**Task details**.
Reproduce, word for word, every line of the records from the line containing "How far from the camera position" through the end of the records, both ends included.

**Source records**.
==================================================
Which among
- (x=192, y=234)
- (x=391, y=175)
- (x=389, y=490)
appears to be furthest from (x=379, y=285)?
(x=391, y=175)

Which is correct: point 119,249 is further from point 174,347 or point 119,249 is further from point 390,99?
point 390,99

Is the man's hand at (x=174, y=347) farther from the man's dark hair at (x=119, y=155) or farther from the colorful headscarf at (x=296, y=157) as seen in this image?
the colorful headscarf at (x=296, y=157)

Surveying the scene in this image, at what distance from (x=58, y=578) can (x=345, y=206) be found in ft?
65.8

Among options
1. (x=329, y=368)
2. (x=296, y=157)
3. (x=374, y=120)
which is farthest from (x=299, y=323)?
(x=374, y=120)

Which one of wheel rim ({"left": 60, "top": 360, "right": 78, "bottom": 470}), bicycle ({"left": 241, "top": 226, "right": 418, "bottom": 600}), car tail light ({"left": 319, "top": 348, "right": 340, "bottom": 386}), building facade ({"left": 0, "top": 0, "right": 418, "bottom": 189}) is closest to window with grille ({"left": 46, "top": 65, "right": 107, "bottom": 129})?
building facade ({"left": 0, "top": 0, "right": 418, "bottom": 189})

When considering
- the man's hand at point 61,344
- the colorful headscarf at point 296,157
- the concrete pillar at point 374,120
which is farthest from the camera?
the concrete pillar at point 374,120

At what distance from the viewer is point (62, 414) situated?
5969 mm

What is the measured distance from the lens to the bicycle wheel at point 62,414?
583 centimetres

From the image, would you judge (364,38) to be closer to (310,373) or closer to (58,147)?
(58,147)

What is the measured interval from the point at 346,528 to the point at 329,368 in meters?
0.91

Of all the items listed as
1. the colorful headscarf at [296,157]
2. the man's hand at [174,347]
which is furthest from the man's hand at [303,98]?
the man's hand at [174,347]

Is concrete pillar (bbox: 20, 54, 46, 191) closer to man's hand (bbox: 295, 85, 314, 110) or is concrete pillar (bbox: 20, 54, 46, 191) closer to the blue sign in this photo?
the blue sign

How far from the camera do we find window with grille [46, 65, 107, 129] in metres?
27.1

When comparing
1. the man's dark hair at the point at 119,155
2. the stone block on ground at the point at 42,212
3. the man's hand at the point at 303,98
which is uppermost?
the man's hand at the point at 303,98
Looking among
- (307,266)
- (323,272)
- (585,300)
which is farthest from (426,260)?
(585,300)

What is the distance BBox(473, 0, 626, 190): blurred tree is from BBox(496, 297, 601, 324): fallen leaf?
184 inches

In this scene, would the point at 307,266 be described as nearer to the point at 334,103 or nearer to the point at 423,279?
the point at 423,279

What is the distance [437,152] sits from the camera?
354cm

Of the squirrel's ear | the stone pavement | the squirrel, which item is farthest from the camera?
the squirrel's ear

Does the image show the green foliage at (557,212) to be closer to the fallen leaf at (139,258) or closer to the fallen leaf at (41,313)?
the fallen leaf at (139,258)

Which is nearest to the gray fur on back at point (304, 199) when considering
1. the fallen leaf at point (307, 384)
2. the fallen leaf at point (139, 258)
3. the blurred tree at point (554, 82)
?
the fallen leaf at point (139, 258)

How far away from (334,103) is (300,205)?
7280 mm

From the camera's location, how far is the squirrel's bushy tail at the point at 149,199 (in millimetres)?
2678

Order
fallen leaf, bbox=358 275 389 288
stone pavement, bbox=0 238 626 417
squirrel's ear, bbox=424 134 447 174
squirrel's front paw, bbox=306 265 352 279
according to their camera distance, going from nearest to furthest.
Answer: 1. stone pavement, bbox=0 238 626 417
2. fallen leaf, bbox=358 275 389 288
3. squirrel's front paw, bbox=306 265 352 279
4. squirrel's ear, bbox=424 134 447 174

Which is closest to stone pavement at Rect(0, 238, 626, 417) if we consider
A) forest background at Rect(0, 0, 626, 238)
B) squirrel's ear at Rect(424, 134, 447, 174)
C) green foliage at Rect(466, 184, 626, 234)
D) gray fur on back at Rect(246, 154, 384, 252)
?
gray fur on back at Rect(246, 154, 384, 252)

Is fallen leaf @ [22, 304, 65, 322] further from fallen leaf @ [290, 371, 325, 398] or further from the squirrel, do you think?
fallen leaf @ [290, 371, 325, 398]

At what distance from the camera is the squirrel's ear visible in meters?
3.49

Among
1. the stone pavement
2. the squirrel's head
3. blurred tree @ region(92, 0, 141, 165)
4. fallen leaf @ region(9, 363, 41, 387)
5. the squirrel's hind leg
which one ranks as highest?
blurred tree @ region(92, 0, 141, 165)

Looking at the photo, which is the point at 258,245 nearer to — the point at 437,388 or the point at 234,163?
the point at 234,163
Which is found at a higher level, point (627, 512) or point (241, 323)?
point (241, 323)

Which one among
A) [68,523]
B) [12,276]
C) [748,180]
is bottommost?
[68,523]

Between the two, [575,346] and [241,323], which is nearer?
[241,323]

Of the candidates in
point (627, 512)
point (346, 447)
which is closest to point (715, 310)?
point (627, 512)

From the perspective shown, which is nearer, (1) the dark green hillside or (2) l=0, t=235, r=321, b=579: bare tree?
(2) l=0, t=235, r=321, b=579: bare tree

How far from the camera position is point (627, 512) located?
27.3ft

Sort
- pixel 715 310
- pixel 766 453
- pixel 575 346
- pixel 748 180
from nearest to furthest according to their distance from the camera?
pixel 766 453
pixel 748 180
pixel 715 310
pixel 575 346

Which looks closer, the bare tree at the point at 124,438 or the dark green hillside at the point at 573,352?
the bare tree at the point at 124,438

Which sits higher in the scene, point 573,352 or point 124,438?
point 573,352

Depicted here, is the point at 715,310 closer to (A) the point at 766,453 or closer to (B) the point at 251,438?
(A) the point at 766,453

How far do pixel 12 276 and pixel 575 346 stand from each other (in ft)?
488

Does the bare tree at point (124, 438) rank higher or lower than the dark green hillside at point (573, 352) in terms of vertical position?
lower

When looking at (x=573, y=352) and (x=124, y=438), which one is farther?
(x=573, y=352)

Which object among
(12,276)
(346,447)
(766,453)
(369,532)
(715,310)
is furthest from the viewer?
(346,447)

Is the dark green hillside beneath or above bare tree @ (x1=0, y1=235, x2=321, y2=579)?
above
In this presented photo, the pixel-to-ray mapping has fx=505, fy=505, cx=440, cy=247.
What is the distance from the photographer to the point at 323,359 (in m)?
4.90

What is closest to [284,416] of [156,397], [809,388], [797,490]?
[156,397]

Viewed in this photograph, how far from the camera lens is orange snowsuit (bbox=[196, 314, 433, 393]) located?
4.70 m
==================================================
**Finished exercise**.
How far from the camera position is point (627, 512) located?
27.3ft

Sort
- pixel 715 310
- pixel 766 453
- pixel 575 346
- pixel 748 180
from nearest to furthest according to their distance from the camera?
pixel 766 453
pixel 748 180
pixel 715 310
pixel 575 346

Which looks closer, the bare tree at the point at 124,438 or the dark green hillside at the point at 573,352?
the bare tree at the point at 124,438

Which sits higher in the scene, point 573,352 or point 124,438?
point 573,352

Depicted here, is the point at 715,310 closer to (A) the point at 766,453 or closer to (B) the point at 251,438?
(A) the point at 766,453

How far do pixel 12 276 and pixel 575 346 stand from each other (in ft)?
488

Does the bare tree at point (124, 438) rank higher or lower than the dark green hillside at point (573, 352) in terms of vertical position?
lower

When looking at (x=573, y=352) and (x=124, y=438), which one is farther?
(x=573, y=352)

Which object among
(12,276)
(346,447)
(766,453)
(369,532)
(715,310)
is furthest from the viewer?
(346,447)

Is the dark green hillside beneath or above bare tree @ (x1=0, y1=235, x2=321, y2=579)?
above
In this presented photo, the pixel-to-ray mapping has fx=505, fy=505, cx=440, cy=247.
What is the distance from the photographer to the point at 323,359 (in m)?
4.90

What is closest to [284,416] of [156,397], [809,388], [797,490]?
[156,397]

Viewed in this photograph, how far from the camera lens is orange snowsuit (bbox=[196, 314, 433, 393]) located?
4.70 m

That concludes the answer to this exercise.